BVerfG: Vb eines Untersuchungsgefangenen gegen Verhängung von Disziplinarmaßnahmen wegen verweigerter Urinprobe

Der Beschwerdeführer befindet sich wegen des Verdachts des Verstoßes
gegen das Betäubungsmittelgesetz in Untersuchungshaft. Auf Antrag der
Justizvollzugsanstalt genehmigte das Amtsgericht die Anordnung der
Abgabe einer Urinprobe durch den Beschwerdeführer. Als der
Beschwerdeführer, dem zu diesem Zeitpunkt der Beschluss des
Amtsgerichts noch nicht bekanntgegeben worden war, zur Abgabe einer
Urinprobe aufgefordert wurde, verweigerte er diese unter Hinweis auf
das Fehlen einer richterlichen Anordnung. Daraufhin wurden gegen den
Beschwerdeführer Disziplinarmaßnahmen in Form einer Einkaufssperre und
eines Arrestes verhängt. Seine Verfassungsbeschwerde richtete sich
sowohl gegen die Anordnung der Urinprobe als auch gegen die Anordnung
der Disziplinarmaßnahmen. Sie war nur teilweise erfolgreich.

Die 2. Kammer des Zweiten Senats des Bundesverfassungsgerichts stellte
fest, die Anordnung der Urinkontrolle sei verfassungsrechtlich nicht zu
beanstanden: Die Gerichte haben die Notwendigkeit von Urinkontrollen im
Vollzug von Untersuchungshaft nachvollziehbar mit den schwerwiegenden
Gefahren begründet, die von dem Konsum von Betäubungsmitteln für die
Sicherheit und Ordnung der Anstalt ausgehen. Die Anordnung war auch
nicht auf bloße abstrakte Mißbrauchsmöglichkeiten gestützt, die nach
geltendem Recht nicht geeignet sind, um Beschränkungen im
Untersuchungshaftvollzug zu rechtfertigen. Der Beschwerdeführer hatte
im Rahmen seiner Vernehmungen regelmäßigen Betäubungsmittelkonsum
eingeräumt und war bei seiner Eingangsuntersuchung positiv auf Drogen
getestet worden. Damit lagen hinreichend konkrete Anhaltspunkte für
eine die Anordnung rechtfertigende Gefahr vor.

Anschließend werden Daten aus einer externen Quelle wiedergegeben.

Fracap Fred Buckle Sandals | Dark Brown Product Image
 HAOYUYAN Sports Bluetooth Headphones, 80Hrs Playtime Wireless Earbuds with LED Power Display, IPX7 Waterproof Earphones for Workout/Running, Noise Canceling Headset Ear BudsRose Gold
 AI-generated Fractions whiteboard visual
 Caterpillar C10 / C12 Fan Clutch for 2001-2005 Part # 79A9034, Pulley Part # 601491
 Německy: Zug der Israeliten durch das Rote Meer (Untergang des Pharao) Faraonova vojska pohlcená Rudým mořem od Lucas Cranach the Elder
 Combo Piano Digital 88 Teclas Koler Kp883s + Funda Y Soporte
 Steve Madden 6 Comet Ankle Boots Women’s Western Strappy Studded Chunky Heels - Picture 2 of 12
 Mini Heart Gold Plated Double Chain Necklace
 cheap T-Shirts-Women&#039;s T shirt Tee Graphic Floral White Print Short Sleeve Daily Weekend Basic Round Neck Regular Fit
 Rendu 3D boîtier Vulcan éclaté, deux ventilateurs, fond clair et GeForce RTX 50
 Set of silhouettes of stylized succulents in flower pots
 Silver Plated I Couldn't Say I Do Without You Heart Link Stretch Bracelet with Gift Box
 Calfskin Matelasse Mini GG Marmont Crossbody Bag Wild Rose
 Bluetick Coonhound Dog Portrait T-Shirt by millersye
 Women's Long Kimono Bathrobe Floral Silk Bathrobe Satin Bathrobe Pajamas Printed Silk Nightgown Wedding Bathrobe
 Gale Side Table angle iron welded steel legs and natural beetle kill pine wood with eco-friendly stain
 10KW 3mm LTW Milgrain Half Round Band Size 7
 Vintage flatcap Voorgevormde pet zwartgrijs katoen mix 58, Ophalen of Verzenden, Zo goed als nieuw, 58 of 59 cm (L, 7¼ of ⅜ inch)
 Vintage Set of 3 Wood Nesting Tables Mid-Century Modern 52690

Jedoch verletzte die Verhängung von Disziplinarmaßnahmen den
Beschwerdeführer in seinen verfassungsmäßigen Rechten. Zwar begegnet es
grundsätzlich keinen verfassungsrechtlichen Bedenken, die Weigerung
eines Untersuchungsgefangenen, der Anordnung zur Abgabe einer Urinprobe
zu folgen, disziplinarisch zu ahnden. Zum Zeitpunkt der
Vorführungsanordnung hatte der Gefangene aber keine Veranlassung, vom
Bestehen einer entsprechenden Verhaltenspflicht auszugehen. Zwar lag
die erforderliche richterliche Anordnung vor. Sie war jedoch weder dem
Beschwerdeführer noch seinem Bevollmächtigten in der gebotenen Weise
bekanntgegeben worden. Von einer schuldhaften Verletzung der
vollzuglichen Gehorsamspflicht konnte daher keine Rede sein.